Provided text:
= = = = = = =

Optional AtrLst is a comma separated list containing:

  • spec=UdbSpec - Set the spec file directly (see Target Database).
  • asis - Normally, the results from all the servers are combined to produce a single row of counts. With this attribute, the individual servers’ counts are output, producing one row of counts per server.
-probe[,AtrLst] DbName

Check if the servers associated with database DbName (see Target Database) are heathly and that the database has been defined on the servers.

  • If all servers responded successful, the exit code will be 0.
  • If a connection failed or DbName is not defined, the exit code will be non-zero. Usually, an error message will be printed on stderr.
  • Use this with -verb and/or -stat to get more info if desired.

Optional AtrLst is a comma separated list containing:

-ord[,AtrLst] DbName[:TabName] [ColName ...]

Sort the keys in a DB or sort the records in a table for each key. This will alter the data order in the DB. This operation is done internally, no output will be generated. The default sort order is ascending. DbName is the database name (see Target Database). TabName is the target table to sort. ColNames are the desired sort columns. If TabName or ColName is not given:

  • TabName given, ColName not given - TabName will be sorted by its “TKEY” column (see udb.spec).
  • TabName not given or is a ”.” (a dot), ColName not given - Every table in DbName with a “TKEY” will be sorted by its “TKEY”.
  • TabName not given or is a ”.” (a dot), ColName given - Each ColName must be a primary key column. This will sort the data by their keys on a per server basis. If the database is distributed over a server pool, the keys are not sorted across servers.`

Optional AtrLst is a comma separated list containing:

  • spec=UdbSpec - Set the spec file directly (see Target Database).
  • ncas - Do case insensitive match (default is case sensitive). For ASCII data only.
  • dec - Sort in descending order (default is ascending).
-exp[,AtrLst] DbName[:TabName]

Export data. DbName is the database name (see Target Database). TabName is a table/vector name in the database. If TabName is not given or if it is a ”.” (a dot), the primary keys will be exported. Optional AtrLst is a comma separated list containing:

  • spec=UdbSpec - Set the spec file directly (see Target Database).

= = = = = = =

Task 1: Copy the records word for word, starting at the first line of the records and ending at the line containing "Show me where **heart** is.", with both of those lines included.
Task 2: Write the next part of the database utility option reference, picking up right after its last line.

Entries supplied:
= = = = = = =

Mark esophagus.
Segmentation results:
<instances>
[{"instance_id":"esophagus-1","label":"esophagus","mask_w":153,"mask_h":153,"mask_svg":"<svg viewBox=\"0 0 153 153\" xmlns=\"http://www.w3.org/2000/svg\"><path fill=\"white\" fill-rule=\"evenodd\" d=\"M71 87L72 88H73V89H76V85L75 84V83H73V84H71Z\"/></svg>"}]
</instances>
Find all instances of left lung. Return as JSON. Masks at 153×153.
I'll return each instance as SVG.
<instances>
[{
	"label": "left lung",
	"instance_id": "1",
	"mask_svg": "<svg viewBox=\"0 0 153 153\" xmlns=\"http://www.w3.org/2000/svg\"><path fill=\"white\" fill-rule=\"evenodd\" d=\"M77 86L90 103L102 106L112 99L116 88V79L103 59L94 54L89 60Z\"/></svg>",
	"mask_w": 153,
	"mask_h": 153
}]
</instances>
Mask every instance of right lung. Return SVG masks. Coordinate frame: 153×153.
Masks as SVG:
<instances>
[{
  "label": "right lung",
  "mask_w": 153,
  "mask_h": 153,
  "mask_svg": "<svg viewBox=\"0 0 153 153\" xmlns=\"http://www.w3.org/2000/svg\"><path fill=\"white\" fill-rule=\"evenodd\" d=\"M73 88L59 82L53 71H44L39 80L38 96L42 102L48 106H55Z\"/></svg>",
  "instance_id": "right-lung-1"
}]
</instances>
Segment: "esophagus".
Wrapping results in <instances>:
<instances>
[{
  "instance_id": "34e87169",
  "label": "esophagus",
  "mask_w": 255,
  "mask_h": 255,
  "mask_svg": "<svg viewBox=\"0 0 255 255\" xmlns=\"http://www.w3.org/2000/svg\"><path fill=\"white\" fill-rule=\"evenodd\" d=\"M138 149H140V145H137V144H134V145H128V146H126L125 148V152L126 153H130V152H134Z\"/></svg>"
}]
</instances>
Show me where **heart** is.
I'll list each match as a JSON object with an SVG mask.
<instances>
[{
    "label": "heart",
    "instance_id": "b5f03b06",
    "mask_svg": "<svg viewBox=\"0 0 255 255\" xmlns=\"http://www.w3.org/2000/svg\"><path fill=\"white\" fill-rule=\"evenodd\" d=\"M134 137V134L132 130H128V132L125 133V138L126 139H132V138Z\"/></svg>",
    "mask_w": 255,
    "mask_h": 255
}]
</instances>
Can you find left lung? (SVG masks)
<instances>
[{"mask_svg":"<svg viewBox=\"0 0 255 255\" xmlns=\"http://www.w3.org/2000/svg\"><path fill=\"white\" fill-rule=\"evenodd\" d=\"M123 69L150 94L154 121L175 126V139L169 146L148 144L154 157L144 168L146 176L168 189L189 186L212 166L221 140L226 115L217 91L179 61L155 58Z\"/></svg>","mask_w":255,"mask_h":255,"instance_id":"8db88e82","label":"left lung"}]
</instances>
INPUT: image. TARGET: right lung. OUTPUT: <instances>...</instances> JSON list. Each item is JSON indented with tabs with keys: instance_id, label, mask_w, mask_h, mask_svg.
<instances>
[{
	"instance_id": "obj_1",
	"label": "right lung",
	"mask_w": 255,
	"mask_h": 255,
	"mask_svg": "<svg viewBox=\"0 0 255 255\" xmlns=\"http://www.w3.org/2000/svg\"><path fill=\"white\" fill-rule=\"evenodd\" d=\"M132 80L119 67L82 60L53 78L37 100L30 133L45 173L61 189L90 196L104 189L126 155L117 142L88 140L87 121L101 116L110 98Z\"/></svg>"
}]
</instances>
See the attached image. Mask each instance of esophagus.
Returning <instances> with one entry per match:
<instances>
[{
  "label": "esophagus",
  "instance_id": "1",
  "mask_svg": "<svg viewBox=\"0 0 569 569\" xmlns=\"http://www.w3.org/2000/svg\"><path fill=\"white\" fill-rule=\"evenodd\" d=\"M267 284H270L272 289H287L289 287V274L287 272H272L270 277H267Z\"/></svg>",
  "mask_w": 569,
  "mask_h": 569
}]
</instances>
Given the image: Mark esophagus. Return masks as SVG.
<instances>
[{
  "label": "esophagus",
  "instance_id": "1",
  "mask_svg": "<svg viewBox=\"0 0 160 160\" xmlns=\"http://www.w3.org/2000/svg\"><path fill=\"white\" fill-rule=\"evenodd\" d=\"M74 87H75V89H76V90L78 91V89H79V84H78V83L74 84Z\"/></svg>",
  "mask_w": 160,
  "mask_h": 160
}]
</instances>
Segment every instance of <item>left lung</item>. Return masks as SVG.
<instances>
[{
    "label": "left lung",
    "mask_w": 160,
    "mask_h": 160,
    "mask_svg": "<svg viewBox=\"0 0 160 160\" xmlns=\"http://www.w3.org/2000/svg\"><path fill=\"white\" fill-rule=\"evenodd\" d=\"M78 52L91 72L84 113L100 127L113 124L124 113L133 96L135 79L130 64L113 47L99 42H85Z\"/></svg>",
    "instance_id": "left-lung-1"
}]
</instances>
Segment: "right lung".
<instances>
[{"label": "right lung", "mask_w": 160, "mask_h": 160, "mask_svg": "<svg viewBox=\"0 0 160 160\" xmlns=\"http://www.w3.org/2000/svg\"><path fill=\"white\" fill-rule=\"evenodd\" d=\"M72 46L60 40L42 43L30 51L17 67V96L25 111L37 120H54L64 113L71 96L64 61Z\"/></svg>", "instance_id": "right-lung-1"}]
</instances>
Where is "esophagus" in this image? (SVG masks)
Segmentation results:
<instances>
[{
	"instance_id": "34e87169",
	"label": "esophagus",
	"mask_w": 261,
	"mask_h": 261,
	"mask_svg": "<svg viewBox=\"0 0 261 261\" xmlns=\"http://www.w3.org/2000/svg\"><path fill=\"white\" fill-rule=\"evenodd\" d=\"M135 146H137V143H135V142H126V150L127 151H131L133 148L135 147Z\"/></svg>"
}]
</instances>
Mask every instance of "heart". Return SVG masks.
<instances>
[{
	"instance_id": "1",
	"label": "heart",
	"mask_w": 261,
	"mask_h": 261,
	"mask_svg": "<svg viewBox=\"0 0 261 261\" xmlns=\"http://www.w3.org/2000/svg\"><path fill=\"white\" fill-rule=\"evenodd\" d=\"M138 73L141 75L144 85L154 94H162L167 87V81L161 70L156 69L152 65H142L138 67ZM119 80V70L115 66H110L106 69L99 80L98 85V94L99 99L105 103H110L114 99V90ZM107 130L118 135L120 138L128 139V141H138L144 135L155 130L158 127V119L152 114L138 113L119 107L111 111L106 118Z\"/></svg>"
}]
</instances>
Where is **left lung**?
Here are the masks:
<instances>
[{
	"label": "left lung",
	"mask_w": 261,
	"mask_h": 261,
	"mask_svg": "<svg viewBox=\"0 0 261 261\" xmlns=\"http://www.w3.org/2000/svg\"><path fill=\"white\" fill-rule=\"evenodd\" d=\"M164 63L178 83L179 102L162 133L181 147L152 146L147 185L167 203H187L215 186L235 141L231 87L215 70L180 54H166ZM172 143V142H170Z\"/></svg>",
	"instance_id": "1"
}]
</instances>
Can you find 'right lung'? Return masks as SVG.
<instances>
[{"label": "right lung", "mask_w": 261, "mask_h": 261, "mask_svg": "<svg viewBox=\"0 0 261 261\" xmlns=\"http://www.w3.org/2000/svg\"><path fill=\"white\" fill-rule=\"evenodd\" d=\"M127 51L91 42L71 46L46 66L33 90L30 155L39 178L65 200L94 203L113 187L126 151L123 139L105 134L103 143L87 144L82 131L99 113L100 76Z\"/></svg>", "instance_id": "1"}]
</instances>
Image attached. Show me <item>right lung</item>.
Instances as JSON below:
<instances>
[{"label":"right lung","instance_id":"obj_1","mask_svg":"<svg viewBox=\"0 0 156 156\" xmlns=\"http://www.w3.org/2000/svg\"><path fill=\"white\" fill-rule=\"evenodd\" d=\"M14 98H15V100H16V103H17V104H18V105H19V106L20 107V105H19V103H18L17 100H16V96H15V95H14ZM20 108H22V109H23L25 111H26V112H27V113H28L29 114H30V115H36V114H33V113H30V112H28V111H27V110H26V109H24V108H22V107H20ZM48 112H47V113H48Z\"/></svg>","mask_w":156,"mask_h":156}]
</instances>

= = = = = = =

Task output 1:
Mark esophagus.
Segmentation results:
<instances>
[{"instance_id":"esophagus-1","label":"esophagus","mask_w":153,"mask_h":153,"mask_svg":"<svg viewBox=\"0 0 153 153\" xmlns=\"http://www.w3.org/2000/svg\"><path fill=\"white\" fill-rule=\"evenodd\" d=\"M71 87L72 88H73V89H76V85L75 84V83H73V84H71Z\"/></svg>"}]
</instances>
Find all instances of left lung. Return as JSON. Masks at 153×153.
I'll return each instance as SVG.
<instances>
[{
	"label": "left lung",
	"instance_id": "1",
	"mask_svg": "<svg viewBox=\"0 0 153 153\" xmlns=\"http://www.w3.org/2000/svg\"><path fill=\"white\" fill-rule=\"evenodd\" d=\"M77 86L90 103L102 106L112 99L116 88V79L103 59L94 54L89 60Z\"/></svg>",
	"mask_w": 153,
	"mask_h": 153
}]
</instances>
Mask every instance of right lung. Return SVG masks. Coordinate frame: 153×153.
Masks as SVG:
<instances>
[{
  "label": "right lung",
  "mask_w": 153,
  "mask_h": 153,
  "mask_svg": "<svg viewBox=\"0 0 153 153\" xmlns=\"http://www.w3.org/2000/svg\"><path fill=\"white\" fill-rule=\"evenodd\" d=\"M73 88L59 82L53 71H44L39 80L38 96L42 102L48 106H55Z\"/></svg>",
  "instance_id": "right-lung-1"
}]
</instances>
Segment: "esophagus".
Wrapping results in <instances>:
<instances>
[{
  "instance_id": "34e87169",
  "label": "esophagus",
  "mask_w": 255,
  "mask_h": 255,
  "mask_svg": "<svg viewBox=\"0 0 255 255\" xmlns=\"http://www.w3.org/2000/svg\"><path fill=\"white\" fill-rule=\"evenodd\" d=\"M138 149H140V145H137V144H134V145H128V146H126L125 148V152L126 153H130V152H134Z\"/></svg>"
}]
</instances>
Show me where **heart** is.

Task output 2:
  • asis - This attributes only affects the result of a Var vector export. Normally, the results from all the servers are combined to produce a single row of Var values. With this attribute, the individual servers’ values are output, producing one row of values per server.
  • seg=N1[-N2]/N[:V] - Only export a subset of the data by selecting segment N1 or segments N1 to N2 (inclusive) out of N segments of unique keys based on their hash values. For example, seg=2-4/10 will divide the keys into 10 segments and export segments 2, 3 and 4; segments 1 and 5-10 are skipped. Optional V is a number that can be used to vary the sample selection. It is zero by default.
-cnt[,AtrLst] DbName[:TabName]

Count the unique primary keys in database DbName (see Target Database). If TabName is given, count the rows in the table/vector as well. Normally, use this option when the counts are processing rules dependent (e.g., filters); otherwise, use -inf since it is much faster. Optional AtrLst is a comma separated list containing:

  • spec=UdbSpec - Set the spec file directly (see Target Database).
  • asis - Normally, the results from all the servers are combined to produce a single set of counts. With this attribute, the individual servers’ counts are output, producing one set of counts per server.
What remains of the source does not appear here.